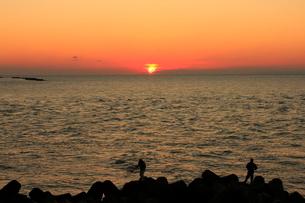 日本海夕日ラインから望む日本海に沈む夕日の写真素材 [FYI02835844]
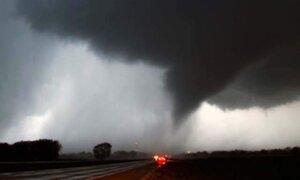 Tornados desatan muerte y destrucción en Estados Unidos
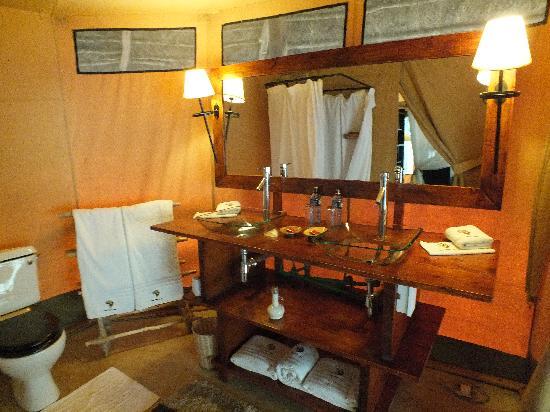 Mara Timbo Camp: sinks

_Problem requirements_
Exact output of each line above is wanted, without the pictures.

_Result for this exercise_
 日本海夕日ラインから望む日本海に沈む夕日の写真素材 [FYI02835844]
 Tornados desatan muerte y destrucción en Estados Unidos
 Mara Timbo Camp: sinks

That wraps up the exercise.